╭─ Seçilmiş Bölüm

Görüşler

Doç. Dr. Burak Bilgehan Özpek yazdı: Türk tipi Avrupalılaşma

Doç. Dr. Burak Bilgehan Özpek yazdı: Türk tipi Avrupalılaşma

TOBB Ekonomi ve Teknoloji Üniversitesi, Siyaset Bilimi ve Uluslararası İlişkiler Bölümü öğretim üyesi Doç. Dr. Burak Bilgehan Özpek, AKPM’nin Türkiye’ye denetim kararının yeni dönem Türkiye-AB ilişkilerinde nasıl bir doğrultuya işaret ettiğini yazdı.

DOÇ. DR. BURAK BİLGEHAN ÖZPEK

Geçen hafta Avrupa Komisyonu Parlameterler Meclisi (AKPM), Türkiye’yi yeniden denetim sürecine aldı. Siyasetçiler, meselenin vehametine vâkıf olan akademisyenler kadar bu konunun üzerinde durmadı. Muhalefet, işbirlikçi ve vatan haini yaftası yememek için bu konuyu iç politika gündemine taşımadı ve iddialı bir söylem geliştirmekten kaçındı. Öte yandan, hükümetin diline hakim olan ve son zamanlarda alıştığımız üslup kendisini yine gösterdi ve AKPM’nin kararı bir reform ve restorasyon uyarısı olarak algılanmadı. Açıkçası, Soğuk Savaş’ın bitiminden itibaren, Türkiye’nin Avrupa kurumları ile kurmaya çalıştığı ilişkilerin yaşadığı bu sarsıntının sessizce geçiştirilmesi birçoğumuz için şaşırtıcı. Bu sessiliğe bakarak, Ankara’daki karar alıcıların Batı dünyası ile yeni bir ilişki modeli geliştirmeye çalıştığına ve iç politikada reform talep eden gündemlerden sıyrılmaya çalıştığına vehmedebilir miyiz? Diğer bir ifadeyle, AKPM kararı Türkiye’nin muhatap olmaktan huzursuz olduğu bir tavırdan çok arzu ettiği bir duruma işaret ediyor olabilir mi?

╰─

Hedefler
**a.** Türk tipi Avrupalılaşma yazısına göre muhalefet neden AKPM kararını iç politika gündemine taşımadı? Bir ila üç cümleyle açıklayın.
**b.** Aşağıdaki ifadeler Türk tipi Avrupalılaşma yazısıyla uyuşuyor mu? Her biri için evet ya da hayır deyin ve kararı belirleyen sözleri yazıdan aynen alıntılayın.
(i) AKPM, Türkiye'yi yeniden denetim sürecine aldı.
(ii) AKPM kararı bir reform ve restorasyon uyarısı olarak algılandı.
(iii) Siyasetçiler bu konunun üzerinde akademisyenlerden daha fazla durdu.
**c.** Türk tipi Avrupalılaşma yazısına göre şu soruları cevaplayın:
(i) Yazar hangi üniversitenin öğretim üyesidir?
(ii) Türkiye, Avrupa kurumlarıyla ilişki kurmaya hangi dönemden itibaren çalışmaktadır?
(iii) Muhalefet nasıl bir söylem geliştirmekten kaçındı?
Cevap verirken yalnızca yukarıdaki yazıya dayanın.

╭─ Ham Veri

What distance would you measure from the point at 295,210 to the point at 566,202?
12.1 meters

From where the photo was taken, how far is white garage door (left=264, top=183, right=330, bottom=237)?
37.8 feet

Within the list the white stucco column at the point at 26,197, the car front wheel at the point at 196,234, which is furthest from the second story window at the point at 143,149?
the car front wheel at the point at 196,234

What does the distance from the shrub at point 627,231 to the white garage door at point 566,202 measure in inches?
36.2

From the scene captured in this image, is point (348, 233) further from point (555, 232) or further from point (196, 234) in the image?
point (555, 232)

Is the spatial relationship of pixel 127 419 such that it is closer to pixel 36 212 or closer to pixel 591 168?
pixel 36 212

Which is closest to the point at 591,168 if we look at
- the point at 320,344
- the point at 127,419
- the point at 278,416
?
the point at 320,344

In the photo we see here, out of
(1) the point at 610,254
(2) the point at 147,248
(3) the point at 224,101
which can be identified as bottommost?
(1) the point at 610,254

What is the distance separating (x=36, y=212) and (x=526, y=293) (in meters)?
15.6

╰─

Problemlerin Cevapları
**a.** Muhalefet, işbirlikçi ve vatan haini yaftası yememek için bu konuyu iç politika gündemine taşımadı. Aynı nedenle iddialı bir söylem geliştirmekten de kaçındı.

**b.**
(i) Evet: "Türkiye’yi yeniden denetim sürecine aldı"
(ii) Hayır: "AKPM’nin kararı bir reform ve restorasyon uyarısı olarak algılanmadı"
(iii) Hayır: "Siyasetçiler, meselenin vehametine vâkıf olan akademisyenler kadar bu konunun üzerinde durmadı"

**c.**
(i) TOBB Ekonomi ve Teknoloji Üniversitesi
(ii) Soğuk Savaş’ın bitiminden itibaren
(iii) İddialı bir söylem